Ein Drittel aller Amphibien als gefährdete Tierarten Ursache ist Ausplünderung ihres Lebensraums

Kleinster Frosch der Welt gilt als gefährdet:
Wie Riesenmolch vom Aussterben bedroht © Bild: Reuters/Dook

Ein Riesenmolch und der kleinste Frosch der Welt gehören nach Ansicht britischer Wissenschafter zu den am stärksten vom Aussterben bedrohten Amphibien.
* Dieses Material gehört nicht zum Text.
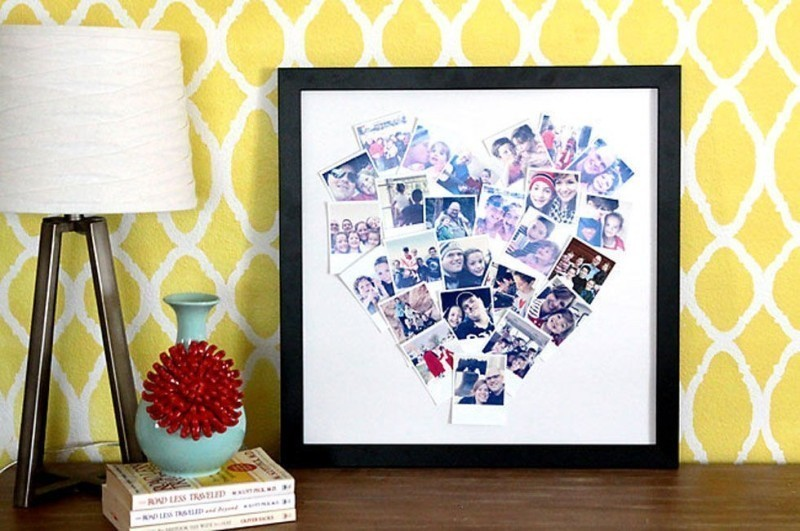 photo-frames-2 35 Unexpected & Creative Handmade Mother's Day Gift Ideas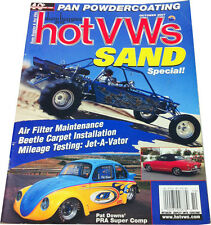 DUNE BUGGIES AND HOT VW'S OCT 2007 - SAND SPECIAL !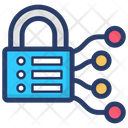 Data Encryption Data Protection Data Lock Icon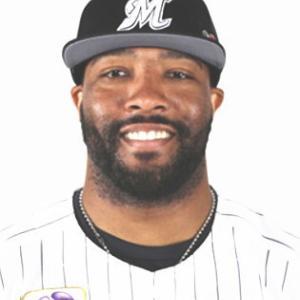 【千葉ロッテ】昨日契約解除したジャクソン投手が「逮捕」されていた…。
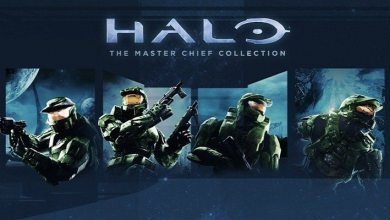 Photo of Halo: The Master Chief Collection und mehr am Wochenende gratis spielen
Diese Tierart reagiere besonders empfindlich auf Klimaveränderungen und Umweltverschmutzung, erklärte die Zoological Society of London.

Während der Chinese Salamander bis zu 1,80 Meter lang werden kann, erreicht der Gardiner-Seychellenfrosch ausgewachsen gerade einmal die Größe eines Reißnagels.

Erderwärmung am Aussterben mitschuld
"Diese Tiere sind vielleicht nicht gerade knuffig und süß", räumte Wissenschafterin Helen Meredith ein. "Aber wir hoffen, dass die Menschen durch deren seltsames Aussehen und bizarre Verhaltensweisen dazu angeregt werden, etwas zu ihrer Erhaltung zu tun." Hauptursachen für die Bedrohung der Tierarten seien die Erderwärmung und die Ausplünderung ihres Lebensraums durch den Menschen. Gegenwärtig sei ein Drittel aller Amphibien vom Aussterben bedroht.